Il y a tant de choses que la pandémie de la Covid a fait évoluer. Tellement de storytelling à décrypter... Le sens des mots est une de ces évolutions, une de ces histoires. Il en est ainsi du mot "préoccupant".
J'aurais pu choisir d'autres mots, car il n'est pas le seul à avoir pris une signification nouvelle, mais je le trouve exemplaire, et très actuel en plus. Oui, on le voit fleurir un peu partout dans cet "entretemps", entre chape de plomb de la pandémie et sortie timide sur fond de vaccination accélérée.
Oui, j'aurais pu parler, aussi, de la géométrie variable du sens des mots "court" et "long". Par exemple : lorsqu'il était question de durcir le régime de confinement, on nous parlait d'un confinement strict mais court : un mois, deux mois, voire plus. Dans le même temps, on nous définissait le concept de "Covid long" : les personnes qui présentaient toujours des symptômes... un à deux mois après avoir été déclarées guéries. Mais bon, passons...
Concentrons-nous sur "préoccupant", il y a déjà bien assez à en dire.
Voici quelques illustrations, titres des médias sur Google Actualités le 13/06/2021 :Un storytelling démesuré
On le voit, tout est dans la nuance, pour ainsi dire : on va du "préoccupant" vers le "très préoccupant" puis le "très très préoccupant".
Quel est le sens de cet étirement ? Et est-ce que cela a un sens ? Entre préoccupant et très très préoccupant, on peut essayer d'imaginer une différence. Mais entre très et très très ? Et si on ajoutait très très très, qu'est-ce que cela voudrait dire, hein ?
Préoccupant, si on regarde dans le dictionnaire, c'est simple : cela signifie "qui préoccupe, inquiète".
Mais là ? Qu'en est-il vraiment ? Comme pour la dilution (ou la dilatation, tout dépend de l'image que l'on préfère) des mots "court" et "long", c'est l'histoire d'une perte de toute mesure.
En fait, c'est la même chose qui se passe quand on crie au loup à tout bout de champ. Au bout du compte on n'y croit plus. A force de brandir sans cesse des niveaux de préoccupation, la préoccupation cesse d'être. Du moins sa perception : sa réalité, ça, justement, on ne sait plus trop et c'est bien tout le problème.
Quand en plus, on voit ceci :
Le titre est bien positif et juste en dessous : "très rare", et encore une fois "préoccupant". Passons sur le sens du niveau de rareté indiqué pour le variant dont on nous parle... Mais la situation, tout en allant dans le bon sens, vers du mieux +++, est tout de même préoccupante. Intéressants aussi : les guillemets qui entourent le mot préoccupant. Comme si le journaliste lui-même avait du mal à donner du sens au mot.
Ce n'est pas le variant qui est préoccupant :
Il semble bien que l'histoire que l'on a l'air de nous raconter ne soit pas celle qui se déroule réellement.
Ce n'est pas le variant qui préoccupe.
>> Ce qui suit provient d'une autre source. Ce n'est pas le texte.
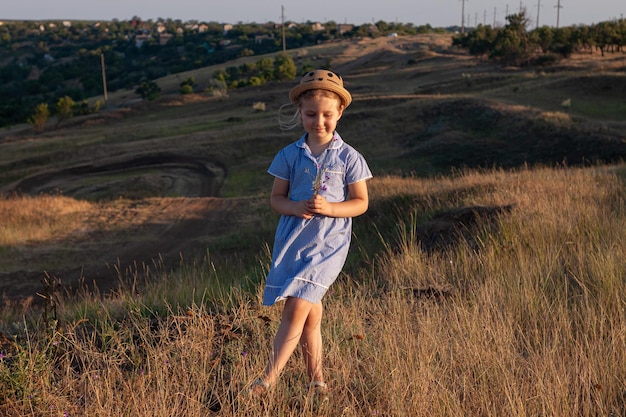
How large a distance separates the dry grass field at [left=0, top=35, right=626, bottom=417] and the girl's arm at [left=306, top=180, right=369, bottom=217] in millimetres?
737

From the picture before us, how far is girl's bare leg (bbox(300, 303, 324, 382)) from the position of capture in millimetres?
3330

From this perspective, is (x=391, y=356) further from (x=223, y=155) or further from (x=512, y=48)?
(x=512, y=48)

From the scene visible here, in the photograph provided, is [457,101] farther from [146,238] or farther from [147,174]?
[146,238]

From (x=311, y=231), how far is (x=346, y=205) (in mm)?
230

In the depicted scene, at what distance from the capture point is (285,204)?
335 centimetres

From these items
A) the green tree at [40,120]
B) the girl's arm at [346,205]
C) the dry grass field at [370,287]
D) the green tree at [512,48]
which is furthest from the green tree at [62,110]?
the girl's arm at [346,205]

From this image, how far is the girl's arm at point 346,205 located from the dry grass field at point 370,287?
74cm

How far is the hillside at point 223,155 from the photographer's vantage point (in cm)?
1578

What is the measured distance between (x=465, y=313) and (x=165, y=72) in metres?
106

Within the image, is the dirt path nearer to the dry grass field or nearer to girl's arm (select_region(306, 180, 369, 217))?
the dry grass field

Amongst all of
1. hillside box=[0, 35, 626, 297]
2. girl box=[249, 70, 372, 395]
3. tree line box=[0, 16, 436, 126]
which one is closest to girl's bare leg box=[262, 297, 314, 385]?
girl box=[249, 70, 372, 395]

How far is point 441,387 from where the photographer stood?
3029mm

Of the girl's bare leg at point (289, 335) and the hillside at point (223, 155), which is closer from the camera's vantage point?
the girl's bare leg at point (289, 335)

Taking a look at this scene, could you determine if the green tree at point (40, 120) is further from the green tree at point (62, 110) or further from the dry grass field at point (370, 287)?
the dry grass field at point (370, 287)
Il y a un déplacement du sujet de l'histoire. Il a bon dos, le variant. Non, ce qui inquiète, préoccupe vraiment, c'est qu'on n'a aucune idée de l'impact potentiel de ce variant. On (les scientifiques) n'a aucune idée de ce qu'il peut causer, et, pire encore, de ce que nous pourrions faire face à lui. Faire d'efficace, j'entends. On n'en sait rien du tout. Ce n'est donc pas le variant qui est préoccupant, c'est notre impuissance (ou incapacité, tout dépend d'où on regarde les choses) qui l'est.
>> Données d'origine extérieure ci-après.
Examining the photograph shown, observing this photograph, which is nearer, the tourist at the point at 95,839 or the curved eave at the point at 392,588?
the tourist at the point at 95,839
Les mots ont une histoire qui n'est pas seulement historique. Il y a aussi l'histoire, le récit qui se joue ici et maintenant. La définition du dictionnaire n'est pas forcément celle qui se joue au moment où l'on parle. Le storytelling est plus complexe et contextuel aussi. C'est comme cela que nous le concevons, chez Storytelling France. Ce n'est pas juste "un truc de pub", pas dans la manière dont nous faisons du storytelling. Cela n'a rien à voir avec de l'éthique : c'est juste parce que le storytelling coup de pub, ça ne marche pas. Ce qui marche, c'est le storytelling en profondeur.